_Exercises to complete_:
1) Answer from the discussion of Turing machines:
(a) What does the text say a program basically becomes when all computation is done in a single step?
(b) In its usual definition, what two single-bit outputs can a Turing machine provide?
(c) According to the parenthetical note about quantum computers, what might lower theoretical and practical costs?
2) From the discussion of Turing machines, reproduce word for word the stretch from "Quantum computing does" through "number for it.".

Turing machines can only have a finite number of states. So you can do all computation in a single step only if the problem has a finite number of possible inputs. At that point, your program is basically a lookup table.
Nontrivial computational problems will have an infinite number of possible inputs, so this strategy won’t work in general.
Such a table cannot really be created because it is too large, not just for computing, but even for storing in memory if it were somehow given to you. It is not out of the question that computing resources continues to grow enough such that it eventually becomes feasible, but we have no idea if they will, and it would be a long time in the future.
Theoretical Turing machines are very simple, but have infinite resources, and are thus a bad way of determining the difficulty of things.
Theoretical Turing machines are very simple, but have infinite resources, and are thus a bad way of determining the difficulty of things.
If you can’t do it with a Turing machine, maybe you can’t do it. This sort of hedges against ‘does someone come up with a better algorithm’, or a more efficient data structure, so things don’t get broken when something we thought was impossible is accomplished.
Other approaches include working out a minimum amount of computation, then looking at:
Practical costs (today)*
Minimum amount of energy used in theory, per physics laws re: deleting information
(Both might get thrown out of whack by quantum computers, if they pan out. Also, reversible computing might lower theoretical and practical costs.)
*This one can be affected by ‘if someone buys hardware specifically for doing this once, they can reuse it’ , if there’s not enough padding.
Yes, I suppose I left out that you can determine that something can’t be computed if you couldn’t do it with a Turing machine. Proofs of impossibility are actually somewhat important.
Practical costs today are a shifting sand, but worthwhile for difficult and important tasks, while being useless on a number of other ones due to the difficulty of determining them. What algorithm, and what should be the reference computer? (Or reference computer building / buying process. It would be silly to include a massive R&D program, but what about a small one that doesn’t take very long to make a component that vastly improves results?)
Reversible computing is a huge question mark, but so are the lower bounds of minimum energy used to delete information. [I think the theories haven’t really been tested in that area, because we have no idea how to, and are many orders of magnitude away.] On a side note, I expect based purely on my own intuition that reversible computing will actually end up taking more energy in all practical cases than the minimum reachable efficiency of nonreversible.
Quantum computing does change the mark quite a bit cost on very specific algorithms if quantum computers actually manage to scale to large enough sizes for them, but that is still many orders of magnitude for most problems they are likely superior for. Nonetheless, I think that an algorithm that is improved sufficiently by a quantum computer should be considered using a quantum version as soon as we have good number for it.
That depends what you mean by “computational problems”. In its usual definition, a Turing machine takes a single input string, and provides a single bit as output: “Accept” or “Reject”. (It may also of course run forever without providing an answer.)
For example, the question, “What is the shortest path through this list of cities?” isn’t possible to encode directly into a standard Turing machine. Instead, the Turing machine can answer, “Is there a path through this list of cities with length at most k?”, for some constant k.

_Extracted data_:

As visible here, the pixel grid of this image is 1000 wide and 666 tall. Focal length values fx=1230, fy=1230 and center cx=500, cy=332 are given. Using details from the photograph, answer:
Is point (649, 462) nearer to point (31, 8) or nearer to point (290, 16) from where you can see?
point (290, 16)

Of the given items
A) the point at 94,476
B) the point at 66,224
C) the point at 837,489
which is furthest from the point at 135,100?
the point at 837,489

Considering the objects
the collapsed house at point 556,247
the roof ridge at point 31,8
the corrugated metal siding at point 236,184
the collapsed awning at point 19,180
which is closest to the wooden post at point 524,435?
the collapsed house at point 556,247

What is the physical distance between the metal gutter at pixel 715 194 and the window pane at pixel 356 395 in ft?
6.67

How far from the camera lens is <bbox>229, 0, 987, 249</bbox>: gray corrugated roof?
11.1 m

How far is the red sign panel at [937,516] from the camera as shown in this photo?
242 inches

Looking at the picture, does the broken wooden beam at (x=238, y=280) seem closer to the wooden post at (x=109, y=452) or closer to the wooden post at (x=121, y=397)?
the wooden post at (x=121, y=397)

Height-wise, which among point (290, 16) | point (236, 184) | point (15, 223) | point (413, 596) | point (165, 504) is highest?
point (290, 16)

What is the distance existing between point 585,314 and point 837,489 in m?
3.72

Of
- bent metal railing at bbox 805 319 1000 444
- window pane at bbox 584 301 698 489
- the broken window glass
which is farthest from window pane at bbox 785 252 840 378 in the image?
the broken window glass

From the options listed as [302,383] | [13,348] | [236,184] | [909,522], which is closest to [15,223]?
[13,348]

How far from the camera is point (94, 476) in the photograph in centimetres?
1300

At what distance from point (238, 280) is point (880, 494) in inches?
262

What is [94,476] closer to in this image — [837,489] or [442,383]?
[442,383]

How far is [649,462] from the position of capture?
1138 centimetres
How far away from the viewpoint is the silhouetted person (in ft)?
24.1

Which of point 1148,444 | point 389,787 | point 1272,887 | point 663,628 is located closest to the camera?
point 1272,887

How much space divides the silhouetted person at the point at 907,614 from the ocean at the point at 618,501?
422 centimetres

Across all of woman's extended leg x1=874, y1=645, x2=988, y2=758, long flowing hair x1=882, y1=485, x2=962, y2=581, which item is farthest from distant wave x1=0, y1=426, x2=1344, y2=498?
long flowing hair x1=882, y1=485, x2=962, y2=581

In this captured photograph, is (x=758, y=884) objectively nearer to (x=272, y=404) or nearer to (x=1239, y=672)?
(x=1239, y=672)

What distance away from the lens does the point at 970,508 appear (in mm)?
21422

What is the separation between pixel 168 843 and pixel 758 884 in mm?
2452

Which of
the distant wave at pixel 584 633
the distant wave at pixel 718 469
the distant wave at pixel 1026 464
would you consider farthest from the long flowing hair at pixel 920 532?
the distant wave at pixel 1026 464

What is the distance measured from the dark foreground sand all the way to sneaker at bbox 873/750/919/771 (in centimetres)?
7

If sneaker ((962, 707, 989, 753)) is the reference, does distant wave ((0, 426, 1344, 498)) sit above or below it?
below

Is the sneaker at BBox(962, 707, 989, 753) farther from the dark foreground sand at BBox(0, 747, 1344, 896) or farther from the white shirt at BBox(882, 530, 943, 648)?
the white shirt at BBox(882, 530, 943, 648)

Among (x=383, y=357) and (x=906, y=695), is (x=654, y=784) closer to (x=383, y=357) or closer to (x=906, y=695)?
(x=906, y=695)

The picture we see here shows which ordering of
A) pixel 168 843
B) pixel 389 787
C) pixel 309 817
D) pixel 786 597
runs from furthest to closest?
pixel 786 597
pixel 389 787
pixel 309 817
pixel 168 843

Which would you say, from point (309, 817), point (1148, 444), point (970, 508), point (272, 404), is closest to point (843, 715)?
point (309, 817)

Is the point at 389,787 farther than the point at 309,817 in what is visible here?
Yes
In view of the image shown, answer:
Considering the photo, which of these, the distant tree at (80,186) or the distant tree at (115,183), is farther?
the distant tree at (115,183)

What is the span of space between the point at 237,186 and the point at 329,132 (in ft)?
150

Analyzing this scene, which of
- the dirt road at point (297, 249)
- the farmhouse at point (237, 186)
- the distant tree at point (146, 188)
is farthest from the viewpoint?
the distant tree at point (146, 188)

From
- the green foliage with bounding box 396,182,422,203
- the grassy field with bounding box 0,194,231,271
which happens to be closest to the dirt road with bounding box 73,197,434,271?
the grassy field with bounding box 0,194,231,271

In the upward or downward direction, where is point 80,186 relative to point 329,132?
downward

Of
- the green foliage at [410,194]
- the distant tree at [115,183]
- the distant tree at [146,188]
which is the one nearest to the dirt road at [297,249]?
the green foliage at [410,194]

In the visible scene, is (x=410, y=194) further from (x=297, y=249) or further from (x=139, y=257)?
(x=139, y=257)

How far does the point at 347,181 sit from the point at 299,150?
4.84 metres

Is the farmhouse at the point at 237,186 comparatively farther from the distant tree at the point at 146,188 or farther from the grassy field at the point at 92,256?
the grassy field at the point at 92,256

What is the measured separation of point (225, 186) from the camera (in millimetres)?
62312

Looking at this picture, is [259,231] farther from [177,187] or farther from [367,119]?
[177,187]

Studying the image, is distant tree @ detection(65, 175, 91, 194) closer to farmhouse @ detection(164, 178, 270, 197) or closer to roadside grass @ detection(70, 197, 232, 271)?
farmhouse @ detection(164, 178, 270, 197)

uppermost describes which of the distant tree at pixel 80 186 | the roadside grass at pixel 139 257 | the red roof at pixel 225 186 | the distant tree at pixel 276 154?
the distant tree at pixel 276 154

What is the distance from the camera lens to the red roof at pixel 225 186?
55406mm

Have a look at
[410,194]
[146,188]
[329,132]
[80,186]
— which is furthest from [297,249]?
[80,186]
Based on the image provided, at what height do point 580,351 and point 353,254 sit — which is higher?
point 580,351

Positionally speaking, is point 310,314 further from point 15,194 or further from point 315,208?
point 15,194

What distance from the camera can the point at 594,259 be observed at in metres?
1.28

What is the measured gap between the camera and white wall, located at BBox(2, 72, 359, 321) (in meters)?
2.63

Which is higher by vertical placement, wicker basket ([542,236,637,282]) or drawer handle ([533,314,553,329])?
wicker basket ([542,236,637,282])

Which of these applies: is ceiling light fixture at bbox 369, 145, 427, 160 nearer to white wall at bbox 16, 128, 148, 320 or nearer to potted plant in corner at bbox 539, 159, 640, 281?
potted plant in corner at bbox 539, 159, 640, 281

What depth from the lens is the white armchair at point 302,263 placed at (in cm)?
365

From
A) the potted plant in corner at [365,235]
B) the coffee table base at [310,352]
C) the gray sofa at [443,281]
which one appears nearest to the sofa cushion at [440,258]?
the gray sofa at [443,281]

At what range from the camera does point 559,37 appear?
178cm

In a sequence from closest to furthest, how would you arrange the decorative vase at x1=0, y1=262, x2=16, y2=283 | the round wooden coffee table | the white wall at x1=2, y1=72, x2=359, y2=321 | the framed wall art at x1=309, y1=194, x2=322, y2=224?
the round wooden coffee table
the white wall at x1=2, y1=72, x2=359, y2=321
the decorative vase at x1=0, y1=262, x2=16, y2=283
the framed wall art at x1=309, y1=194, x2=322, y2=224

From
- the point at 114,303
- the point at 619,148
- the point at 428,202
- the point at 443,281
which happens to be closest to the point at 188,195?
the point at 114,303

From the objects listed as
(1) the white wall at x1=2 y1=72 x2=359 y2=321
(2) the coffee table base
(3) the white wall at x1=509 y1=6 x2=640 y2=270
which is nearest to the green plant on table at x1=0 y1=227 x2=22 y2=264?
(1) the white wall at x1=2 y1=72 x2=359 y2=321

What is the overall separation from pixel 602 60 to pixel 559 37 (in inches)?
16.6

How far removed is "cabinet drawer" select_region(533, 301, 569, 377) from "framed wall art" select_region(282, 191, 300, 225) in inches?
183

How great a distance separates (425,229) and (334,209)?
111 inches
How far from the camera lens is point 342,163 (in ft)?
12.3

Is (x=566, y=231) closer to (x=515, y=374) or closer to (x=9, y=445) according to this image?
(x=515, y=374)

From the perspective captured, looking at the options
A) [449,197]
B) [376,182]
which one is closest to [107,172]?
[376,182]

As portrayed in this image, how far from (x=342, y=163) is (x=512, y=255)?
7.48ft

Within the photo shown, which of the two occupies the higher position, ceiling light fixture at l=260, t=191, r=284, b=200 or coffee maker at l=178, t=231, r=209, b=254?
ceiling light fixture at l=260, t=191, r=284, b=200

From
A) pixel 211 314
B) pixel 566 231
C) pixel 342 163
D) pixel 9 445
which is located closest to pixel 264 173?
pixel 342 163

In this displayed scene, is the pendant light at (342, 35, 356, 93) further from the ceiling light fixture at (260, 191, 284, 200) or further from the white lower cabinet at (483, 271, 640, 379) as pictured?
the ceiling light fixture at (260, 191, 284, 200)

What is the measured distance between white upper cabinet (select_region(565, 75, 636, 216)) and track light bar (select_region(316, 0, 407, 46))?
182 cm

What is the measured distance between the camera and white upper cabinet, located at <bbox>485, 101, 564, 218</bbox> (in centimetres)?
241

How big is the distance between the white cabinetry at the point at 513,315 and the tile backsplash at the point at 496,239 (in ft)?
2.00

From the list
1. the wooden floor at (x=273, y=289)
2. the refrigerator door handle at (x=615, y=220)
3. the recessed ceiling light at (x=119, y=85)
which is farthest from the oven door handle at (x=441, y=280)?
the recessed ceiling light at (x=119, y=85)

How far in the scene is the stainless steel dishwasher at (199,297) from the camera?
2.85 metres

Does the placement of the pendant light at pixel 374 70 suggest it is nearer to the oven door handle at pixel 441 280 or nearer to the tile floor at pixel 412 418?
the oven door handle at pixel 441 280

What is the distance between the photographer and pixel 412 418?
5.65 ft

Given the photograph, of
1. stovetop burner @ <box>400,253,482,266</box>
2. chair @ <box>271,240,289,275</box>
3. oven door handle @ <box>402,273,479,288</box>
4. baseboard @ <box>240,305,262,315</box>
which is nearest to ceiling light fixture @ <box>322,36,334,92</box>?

_Expected results_:
1)
(a) A lookup table.
(b) "Accept" or "Reject."
(c) Reversible computing.

2)
Quantum computing does change the mark quite a bit cost on very specific algorithms if quantum computers actually manage to scale to large enough sizes for them, but that is still many orders of magnitude for most problems they are likely superior for. Nonetheless, I think that an algorithm that is improved sufficiently by a quantum computer should be considered using a quantum version as soon as we have good number for it.